According to many websites, "channel-first" refers to NCHW
format, while "channel-last" is equivalent to NHWC
format. This is clear because in channel first format, C
is positioned before H
and W
.
However, ARM seems to have defined "channel-first" as NHWC
, as you can see in this paper.
P6: The two most common image data formats are Channel-Width-Height (CHW), i.e. channel last, and Height-Width-Channel (HWC), i.e. channel first. The dimension ordering is the same as that of the data stride. In an HWC format, the data along the channel is stored with a stride of 1, data along the width is stored with a stride of the channel count, and data along the height is stored with a stride of (channel count × image width).
This is also reasonable since "Channel first" sounds like MAC operation goes channel-wise like below:
for (N){
for (H){
for (W){
for (C){
}
}
}
}
So there is no fixed definition of channel-first or channel-last, isn't there?
Also, I'm not sure when you say NHWC
or NCHW
, what do you specifically mean? I guess the important thing is the combination of algorithms and the data arrangement in memory. If the data comes in in NHWC
format, you need to design the algorithm like so.

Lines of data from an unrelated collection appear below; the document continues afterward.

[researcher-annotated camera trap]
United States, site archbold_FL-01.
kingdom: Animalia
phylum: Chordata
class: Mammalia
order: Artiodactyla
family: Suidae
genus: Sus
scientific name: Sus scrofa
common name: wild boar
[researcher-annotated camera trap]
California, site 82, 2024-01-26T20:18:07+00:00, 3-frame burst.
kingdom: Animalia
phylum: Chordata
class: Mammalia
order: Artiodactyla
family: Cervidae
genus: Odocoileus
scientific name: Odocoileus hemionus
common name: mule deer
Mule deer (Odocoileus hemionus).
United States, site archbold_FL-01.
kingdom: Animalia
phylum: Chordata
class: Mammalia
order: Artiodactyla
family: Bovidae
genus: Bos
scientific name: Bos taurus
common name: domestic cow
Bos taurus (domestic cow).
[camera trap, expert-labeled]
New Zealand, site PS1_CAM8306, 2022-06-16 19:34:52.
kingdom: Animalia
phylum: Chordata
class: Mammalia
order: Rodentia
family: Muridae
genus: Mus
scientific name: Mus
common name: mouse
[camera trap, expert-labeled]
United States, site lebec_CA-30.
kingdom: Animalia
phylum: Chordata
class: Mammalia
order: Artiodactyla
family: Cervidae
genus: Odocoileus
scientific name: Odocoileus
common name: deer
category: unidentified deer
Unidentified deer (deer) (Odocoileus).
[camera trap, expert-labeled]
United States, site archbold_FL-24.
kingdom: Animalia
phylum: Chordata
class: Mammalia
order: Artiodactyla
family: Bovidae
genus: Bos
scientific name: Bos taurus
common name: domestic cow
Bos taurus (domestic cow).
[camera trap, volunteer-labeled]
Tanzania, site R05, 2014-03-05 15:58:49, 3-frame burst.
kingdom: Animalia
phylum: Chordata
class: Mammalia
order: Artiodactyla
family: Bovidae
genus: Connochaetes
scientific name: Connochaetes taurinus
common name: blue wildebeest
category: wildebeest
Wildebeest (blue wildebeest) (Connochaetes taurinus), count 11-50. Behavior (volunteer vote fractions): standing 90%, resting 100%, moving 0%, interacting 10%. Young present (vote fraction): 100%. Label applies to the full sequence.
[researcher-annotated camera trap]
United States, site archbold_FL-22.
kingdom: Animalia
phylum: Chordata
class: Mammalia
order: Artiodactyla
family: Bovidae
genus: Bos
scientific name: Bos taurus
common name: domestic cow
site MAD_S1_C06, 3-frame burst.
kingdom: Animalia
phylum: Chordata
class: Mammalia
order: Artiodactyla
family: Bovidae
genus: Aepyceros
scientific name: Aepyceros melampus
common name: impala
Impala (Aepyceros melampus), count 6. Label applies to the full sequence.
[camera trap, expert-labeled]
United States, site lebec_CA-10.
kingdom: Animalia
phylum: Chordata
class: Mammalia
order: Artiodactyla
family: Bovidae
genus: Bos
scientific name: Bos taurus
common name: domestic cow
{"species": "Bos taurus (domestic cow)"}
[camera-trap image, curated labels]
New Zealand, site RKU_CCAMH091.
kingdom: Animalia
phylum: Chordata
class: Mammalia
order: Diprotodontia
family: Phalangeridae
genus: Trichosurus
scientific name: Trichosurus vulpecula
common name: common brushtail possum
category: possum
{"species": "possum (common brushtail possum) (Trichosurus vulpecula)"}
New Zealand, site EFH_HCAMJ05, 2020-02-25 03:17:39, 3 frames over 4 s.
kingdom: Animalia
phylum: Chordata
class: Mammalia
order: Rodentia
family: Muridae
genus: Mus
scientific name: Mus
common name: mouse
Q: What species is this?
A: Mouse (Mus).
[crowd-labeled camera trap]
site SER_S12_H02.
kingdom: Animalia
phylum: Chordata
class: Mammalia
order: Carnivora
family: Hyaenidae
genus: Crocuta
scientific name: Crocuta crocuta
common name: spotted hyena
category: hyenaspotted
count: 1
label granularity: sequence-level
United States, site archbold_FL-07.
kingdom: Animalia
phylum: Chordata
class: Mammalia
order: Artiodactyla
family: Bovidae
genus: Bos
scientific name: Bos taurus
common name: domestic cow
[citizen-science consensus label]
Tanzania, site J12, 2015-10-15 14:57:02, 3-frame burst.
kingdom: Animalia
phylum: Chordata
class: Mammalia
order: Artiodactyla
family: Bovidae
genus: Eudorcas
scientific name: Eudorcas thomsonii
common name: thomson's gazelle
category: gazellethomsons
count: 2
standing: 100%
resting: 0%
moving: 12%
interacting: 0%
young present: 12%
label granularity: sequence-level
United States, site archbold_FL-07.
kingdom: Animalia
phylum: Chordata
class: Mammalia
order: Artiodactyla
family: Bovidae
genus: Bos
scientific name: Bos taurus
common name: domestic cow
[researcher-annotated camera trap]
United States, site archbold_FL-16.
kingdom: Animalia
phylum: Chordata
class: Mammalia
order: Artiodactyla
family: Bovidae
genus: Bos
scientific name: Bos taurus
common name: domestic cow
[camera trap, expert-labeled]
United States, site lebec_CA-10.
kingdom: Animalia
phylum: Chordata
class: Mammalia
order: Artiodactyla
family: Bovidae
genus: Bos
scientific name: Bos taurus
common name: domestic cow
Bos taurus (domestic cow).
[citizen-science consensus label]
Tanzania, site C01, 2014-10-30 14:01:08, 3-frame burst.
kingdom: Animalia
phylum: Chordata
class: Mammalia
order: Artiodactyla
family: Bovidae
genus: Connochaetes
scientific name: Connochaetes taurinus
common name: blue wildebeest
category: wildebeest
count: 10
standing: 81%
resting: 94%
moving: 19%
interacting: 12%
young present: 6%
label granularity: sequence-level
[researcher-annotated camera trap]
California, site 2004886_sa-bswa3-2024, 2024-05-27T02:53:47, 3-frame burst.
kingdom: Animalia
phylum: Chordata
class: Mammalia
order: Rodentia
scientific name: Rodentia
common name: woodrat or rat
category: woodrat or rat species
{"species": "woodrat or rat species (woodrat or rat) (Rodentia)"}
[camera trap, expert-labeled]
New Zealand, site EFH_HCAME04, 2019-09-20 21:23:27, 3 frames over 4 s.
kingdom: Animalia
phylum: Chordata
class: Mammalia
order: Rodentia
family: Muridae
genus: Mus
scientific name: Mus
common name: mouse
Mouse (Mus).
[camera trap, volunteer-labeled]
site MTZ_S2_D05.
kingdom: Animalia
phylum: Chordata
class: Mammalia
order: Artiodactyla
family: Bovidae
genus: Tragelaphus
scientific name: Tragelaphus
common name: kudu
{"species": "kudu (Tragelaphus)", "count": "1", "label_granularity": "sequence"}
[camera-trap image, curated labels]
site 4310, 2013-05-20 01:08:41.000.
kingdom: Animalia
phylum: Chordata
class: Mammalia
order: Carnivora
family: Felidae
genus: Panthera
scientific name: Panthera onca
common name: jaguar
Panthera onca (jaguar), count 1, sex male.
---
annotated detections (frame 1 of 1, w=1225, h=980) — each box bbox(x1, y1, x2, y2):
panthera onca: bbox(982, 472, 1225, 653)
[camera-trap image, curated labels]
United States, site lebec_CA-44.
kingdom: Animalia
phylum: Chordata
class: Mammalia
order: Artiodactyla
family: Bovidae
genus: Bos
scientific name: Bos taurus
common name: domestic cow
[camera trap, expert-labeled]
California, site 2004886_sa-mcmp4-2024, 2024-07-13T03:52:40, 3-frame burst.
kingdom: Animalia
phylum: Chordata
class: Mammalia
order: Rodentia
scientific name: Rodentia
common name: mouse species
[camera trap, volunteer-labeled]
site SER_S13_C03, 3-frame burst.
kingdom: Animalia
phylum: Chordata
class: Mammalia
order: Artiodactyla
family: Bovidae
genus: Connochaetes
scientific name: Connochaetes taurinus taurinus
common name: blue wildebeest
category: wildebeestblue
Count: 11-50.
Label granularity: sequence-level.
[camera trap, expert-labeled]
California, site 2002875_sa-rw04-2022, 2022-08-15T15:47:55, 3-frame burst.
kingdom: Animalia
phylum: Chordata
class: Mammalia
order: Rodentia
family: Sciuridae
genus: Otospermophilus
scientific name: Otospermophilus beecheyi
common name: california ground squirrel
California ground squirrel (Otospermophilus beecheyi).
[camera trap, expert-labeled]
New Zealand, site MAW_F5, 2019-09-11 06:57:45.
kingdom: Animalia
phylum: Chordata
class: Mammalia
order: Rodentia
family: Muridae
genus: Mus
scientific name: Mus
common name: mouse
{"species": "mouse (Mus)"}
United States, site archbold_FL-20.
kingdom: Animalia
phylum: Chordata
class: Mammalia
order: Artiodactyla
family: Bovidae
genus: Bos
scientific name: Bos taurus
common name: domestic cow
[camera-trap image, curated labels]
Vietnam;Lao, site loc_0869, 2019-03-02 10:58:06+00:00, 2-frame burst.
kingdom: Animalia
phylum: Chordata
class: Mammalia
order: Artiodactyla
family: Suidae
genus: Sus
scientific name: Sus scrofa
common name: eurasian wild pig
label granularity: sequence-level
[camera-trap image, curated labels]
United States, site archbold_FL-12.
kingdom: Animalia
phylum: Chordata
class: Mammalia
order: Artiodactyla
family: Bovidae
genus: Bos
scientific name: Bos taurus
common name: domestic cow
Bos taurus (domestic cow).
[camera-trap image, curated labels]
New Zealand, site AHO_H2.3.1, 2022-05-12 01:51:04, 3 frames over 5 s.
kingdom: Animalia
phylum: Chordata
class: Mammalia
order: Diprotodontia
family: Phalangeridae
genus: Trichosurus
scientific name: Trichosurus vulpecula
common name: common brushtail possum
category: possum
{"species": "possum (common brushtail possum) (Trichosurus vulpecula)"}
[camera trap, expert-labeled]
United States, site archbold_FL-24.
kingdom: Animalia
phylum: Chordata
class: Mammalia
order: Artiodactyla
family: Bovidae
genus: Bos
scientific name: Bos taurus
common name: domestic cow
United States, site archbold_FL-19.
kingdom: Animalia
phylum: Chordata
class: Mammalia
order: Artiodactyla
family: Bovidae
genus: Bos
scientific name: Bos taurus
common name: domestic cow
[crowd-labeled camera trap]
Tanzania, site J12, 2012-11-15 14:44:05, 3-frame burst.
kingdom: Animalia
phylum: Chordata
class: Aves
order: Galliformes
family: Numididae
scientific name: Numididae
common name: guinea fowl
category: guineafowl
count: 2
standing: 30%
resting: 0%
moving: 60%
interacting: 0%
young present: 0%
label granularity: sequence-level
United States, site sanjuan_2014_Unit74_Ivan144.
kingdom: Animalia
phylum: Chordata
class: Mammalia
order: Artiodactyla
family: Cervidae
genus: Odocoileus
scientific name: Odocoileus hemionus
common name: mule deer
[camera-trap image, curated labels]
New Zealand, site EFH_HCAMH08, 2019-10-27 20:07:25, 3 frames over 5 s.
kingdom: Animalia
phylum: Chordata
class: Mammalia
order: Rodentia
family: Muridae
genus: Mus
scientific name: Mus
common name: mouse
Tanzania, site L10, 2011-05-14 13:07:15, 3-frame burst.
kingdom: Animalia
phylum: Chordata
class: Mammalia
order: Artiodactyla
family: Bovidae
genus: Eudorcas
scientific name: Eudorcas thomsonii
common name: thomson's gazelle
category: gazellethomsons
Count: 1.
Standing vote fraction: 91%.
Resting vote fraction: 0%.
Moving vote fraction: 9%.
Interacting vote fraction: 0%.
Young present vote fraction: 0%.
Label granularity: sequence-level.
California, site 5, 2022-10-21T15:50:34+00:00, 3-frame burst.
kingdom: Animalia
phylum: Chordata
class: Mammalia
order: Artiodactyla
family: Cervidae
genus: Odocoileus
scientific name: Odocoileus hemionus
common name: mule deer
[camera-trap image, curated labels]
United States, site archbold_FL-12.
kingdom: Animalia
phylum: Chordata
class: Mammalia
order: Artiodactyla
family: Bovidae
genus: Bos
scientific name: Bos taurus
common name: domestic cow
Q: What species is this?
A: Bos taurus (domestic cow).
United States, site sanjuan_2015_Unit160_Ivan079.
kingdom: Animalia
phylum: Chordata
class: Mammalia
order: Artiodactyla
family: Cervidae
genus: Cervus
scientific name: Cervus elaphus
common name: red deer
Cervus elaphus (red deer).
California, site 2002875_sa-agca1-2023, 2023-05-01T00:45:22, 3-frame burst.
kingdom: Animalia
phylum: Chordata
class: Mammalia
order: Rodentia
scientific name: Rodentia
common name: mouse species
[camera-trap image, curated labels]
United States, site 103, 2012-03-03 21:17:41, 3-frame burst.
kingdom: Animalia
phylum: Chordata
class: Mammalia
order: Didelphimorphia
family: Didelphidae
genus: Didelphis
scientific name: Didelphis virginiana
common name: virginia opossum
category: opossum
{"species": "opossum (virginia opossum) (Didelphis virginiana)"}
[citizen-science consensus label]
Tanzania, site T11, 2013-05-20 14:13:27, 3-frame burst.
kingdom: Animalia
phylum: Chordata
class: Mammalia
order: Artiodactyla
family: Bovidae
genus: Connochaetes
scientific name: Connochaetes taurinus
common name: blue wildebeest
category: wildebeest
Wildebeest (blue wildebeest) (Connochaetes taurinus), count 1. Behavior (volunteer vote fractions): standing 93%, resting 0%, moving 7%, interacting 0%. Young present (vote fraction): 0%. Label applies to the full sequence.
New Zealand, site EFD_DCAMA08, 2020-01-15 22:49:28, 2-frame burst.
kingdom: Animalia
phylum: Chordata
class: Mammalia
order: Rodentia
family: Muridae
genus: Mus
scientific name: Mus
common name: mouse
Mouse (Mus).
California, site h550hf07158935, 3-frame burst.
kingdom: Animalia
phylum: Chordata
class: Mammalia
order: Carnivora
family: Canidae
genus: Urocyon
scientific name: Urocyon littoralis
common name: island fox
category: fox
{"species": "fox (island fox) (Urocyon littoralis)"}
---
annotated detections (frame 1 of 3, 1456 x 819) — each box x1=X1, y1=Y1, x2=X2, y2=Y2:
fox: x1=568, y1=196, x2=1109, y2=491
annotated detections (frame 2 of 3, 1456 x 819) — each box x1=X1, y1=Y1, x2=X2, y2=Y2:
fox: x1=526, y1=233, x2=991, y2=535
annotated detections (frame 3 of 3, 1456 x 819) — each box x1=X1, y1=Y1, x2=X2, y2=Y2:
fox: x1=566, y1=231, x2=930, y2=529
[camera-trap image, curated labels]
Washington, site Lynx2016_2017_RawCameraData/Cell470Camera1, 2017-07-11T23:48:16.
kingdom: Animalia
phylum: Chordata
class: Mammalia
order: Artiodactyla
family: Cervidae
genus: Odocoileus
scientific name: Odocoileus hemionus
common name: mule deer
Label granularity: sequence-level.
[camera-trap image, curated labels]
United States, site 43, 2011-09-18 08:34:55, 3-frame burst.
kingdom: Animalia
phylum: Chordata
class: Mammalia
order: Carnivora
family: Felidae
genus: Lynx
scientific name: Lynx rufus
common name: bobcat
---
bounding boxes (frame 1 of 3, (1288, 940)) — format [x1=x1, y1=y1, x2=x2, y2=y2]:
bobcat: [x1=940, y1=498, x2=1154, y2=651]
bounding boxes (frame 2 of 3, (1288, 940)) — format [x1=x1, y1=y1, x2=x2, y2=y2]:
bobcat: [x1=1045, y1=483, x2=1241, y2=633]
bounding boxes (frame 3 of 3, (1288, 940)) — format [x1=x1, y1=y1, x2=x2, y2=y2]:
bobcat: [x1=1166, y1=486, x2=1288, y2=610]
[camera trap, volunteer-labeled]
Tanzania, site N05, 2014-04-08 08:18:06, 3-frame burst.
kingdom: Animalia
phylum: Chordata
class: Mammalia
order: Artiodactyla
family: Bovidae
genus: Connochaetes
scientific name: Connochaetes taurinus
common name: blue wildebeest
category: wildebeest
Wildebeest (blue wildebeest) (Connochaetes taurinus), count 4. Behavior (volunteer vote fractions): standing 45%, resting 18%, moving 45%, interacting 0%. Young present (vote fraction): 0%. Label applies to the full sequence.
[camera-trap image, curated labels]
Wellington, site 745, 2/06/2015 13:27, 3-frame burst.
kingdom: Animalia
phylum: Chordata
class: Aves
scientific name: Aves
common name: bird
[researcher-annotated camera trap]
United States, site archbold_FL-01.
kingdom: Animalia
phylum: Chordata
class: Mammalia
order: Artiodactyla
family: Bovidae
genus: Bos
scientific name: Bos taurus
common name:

And, since there are no fixed definitions of NHWC
and NCHW
, I don't think it makes any sense if you just say PyTorch is NCHW
, channel-first or something without mentioning how the data arranges in memory.
Or when you hear NCHW
, you can realize that the data arrangement in memory is like ch0[0,0]
, ch1[0, 0]
, ch2[0, 0]
, ch0[1, 0]
, ch1[1, 0]
, ch2[1, 0]
, ch0[2, 0]
, ...?
Can anyone help clarify my understanding of the data format?